YOUR INSTRUCTIONS>
Copy out every one of the rows below without changing a word, and leave the pictures out of your copy.

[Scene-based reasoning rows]
=====

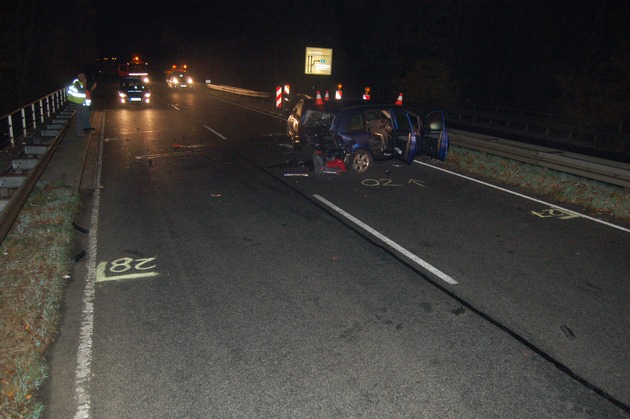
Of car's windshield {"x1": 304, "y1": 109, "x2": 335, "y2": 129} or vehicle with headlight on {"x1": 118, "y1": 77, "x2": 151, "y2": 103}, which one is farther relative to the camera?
vehicle with headlight on {"x1": 118, "y1": 77, "x2": 151, "y2": 103}

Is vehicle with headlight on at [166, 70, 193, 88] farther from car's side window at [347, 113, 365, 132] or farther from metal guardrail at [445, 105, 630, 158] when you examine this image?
car's side window at [347, 113, 365, 132]

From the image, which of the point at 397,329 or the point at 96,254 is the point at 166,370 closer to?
the point at 397,329

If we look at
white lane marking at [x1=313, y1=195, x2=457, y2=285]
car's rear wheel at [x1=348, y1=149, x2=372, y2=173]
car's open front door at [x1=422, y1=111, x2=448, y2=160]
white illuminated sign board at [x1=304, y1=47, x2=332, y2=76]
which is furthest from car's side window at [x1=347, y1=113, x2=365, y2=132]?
white illuminated sign board at [x1=304, y1=47, x2=332, y2=76]

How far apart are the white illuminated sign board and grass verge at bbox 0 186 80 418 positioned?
27.1 m

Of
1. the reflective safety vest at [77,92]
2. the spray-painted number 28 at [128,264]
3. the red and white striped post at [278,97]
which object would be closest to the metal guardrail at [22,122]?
the reflective safety vest at [77,92]

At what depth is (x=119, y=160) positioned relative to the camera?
41.8 ft

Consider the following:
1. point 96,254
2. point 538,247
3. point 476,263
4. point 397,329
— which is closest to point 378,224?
point 476,263

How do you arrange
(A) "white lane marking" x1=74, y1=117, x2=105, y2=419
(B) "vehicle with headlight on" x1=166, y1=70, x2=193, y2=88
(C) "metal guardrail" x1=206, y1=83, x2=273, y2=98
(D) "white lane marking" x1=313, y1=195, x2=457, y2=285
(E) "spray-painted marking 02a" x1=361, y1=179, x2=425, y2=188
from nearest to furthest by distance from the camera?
(A) "white lane marking" x1=74, y1=117, x2=105, y2=419, (D) "white lane marking" x1=313, y1=195, x2=457, y2=285, (E) "spray-painted marking 02a" x1=361, y1=179, x2=425, y2=188, (C) "metal guardrail" x1=206, y1=83, x2=273, y2=98, (B) "vehicle with headlight on" x1=166, y1=70, x2=193, y2=88

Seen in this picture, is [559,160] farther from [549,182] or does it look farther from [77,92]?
[77,92]

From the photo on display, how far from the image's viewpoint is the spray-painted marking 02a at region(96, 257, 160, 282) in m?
5.57

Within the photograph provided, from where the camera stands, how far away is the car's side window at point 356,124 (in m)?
11.0

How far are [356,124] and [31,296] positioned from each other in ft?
26.4

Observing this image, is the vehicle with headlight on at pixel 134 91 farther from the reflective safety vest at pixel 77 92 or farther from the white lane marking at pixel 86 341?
the white lane marking at pixel 86 341

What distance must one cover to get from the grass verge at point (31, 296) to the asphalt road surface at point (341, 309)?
163 mm
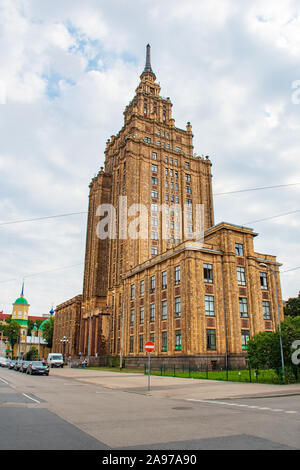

=====

FINAL RESULT>
Of car's windshield {"x1": 304, "y1": 109, "x2": 335, "y2": 129} or vehicle with headlight on {"x1": 118, "y1": 77, "x2": 151, "y2": 103}, which one is farther relative to the camera?
vehicle with headlight on {"x1": 118, "y1": 77, "x2": 151, "y2": 103}

Is vehicle with headlight on at [166, 70, 193, 88] farther from car's side window at [347, 113, 365, 132] or farther from metal guardrail at [445, 105, 630, 158] when you examine this image?
car's side window at [347, 113, 365, 132]

From the image, which of the point at 397,329 or the point at 96,254 is the point at 166,370 closer to?
the point at 397,329

If we look at
white lane marking at [x1=313, y1=195, x2=457, y2=285]
car's rear wheel at [x1=348, y1=149, x2=372, y2=173]
car's open front door at [x1=422, y1=111, x2=448, y2=160]
white illuminated sign board at [x1=304, y1=47, x2=332, y2=76]
which is furthest from car's side window at [x1=347, y1=113, x2=365, y2=132]?
white illuminated sign board at [x1=304, y1=47, x2=332, y2=76]

How far apart are the white illuminated sign board and grass verge at bbox 0 186 80 418 positioned?
27.1 m

Of
1. the reflective safety vest at [77,92]
2. the spray-painted number 28 at [128,264]
3. the red and white striped post at [278,97]
which object would be closest to the metal guardrail at [22,122]?
the reflective safety vest at [77,92]

At what depth is (x=119, y=160) positioned relative to the camera?
41.8 ft

Consider the following:
1. point 96,254
2. point 538,247
3. point 476,263
4. point 397,329
— which is closest to point 378,224?
point 476,263

How do you arrange
(A) "white lane marking" x1=74, y1=117, x2=105, y2=419
(B) "vehicle with headlight on" x1=166, y1=70, x2=193, y2=88
(C) "metal guardrail" x1=206, y1=83, x2=273, y2=98
(D) "white lane marking" x1=313, y1=195, x2=457, y2=285
(E) "spray-painted marking 02a" x1=361, y1=179, x2=425, y2=188
from nearest to furthest by distance from the camera?
(A) "white lane marking" x1=74, y1=117, x2=105, y2=419, (D) "white lane marking" x1=313, y1=195, x2=457, y2=285, (E) "spray-painted marking 02a" x1=361, y1=179, x2=425, y2=188, (C) "metal guardrail" x1=206, y1=83, x2=273, y2=98, (B) "vehicle with headlight on" x1=166, y1=70, x2=193, y2=88

Seen in this picture, is [559,160] farther from [549,182] or does it look farther from [77,92]?
[77,92]

From the photo on display, how far from the image's viewpoint is the spray-painted marking 02a at region(96, 257, 160, 282) in m?
5.57

Within the photograph provided, from where the camera stands, how far away is the car's side window at point 356,124 (in m)?
11.0

How far are [356,124] and [31,296] positioned from each other in ft?
26.4

Observing this image, is the vehicle with headlight on at pixel 134 91 farther from the reflective safety vest at pixel 77 92 or farther from the white lane marking at pixel 86 341?
the white lane marking at pixel 86 341

What distance must one cover to get from the grass verge at point (31, 296) to the asphalt road surface at point (341, 309)?
163 mm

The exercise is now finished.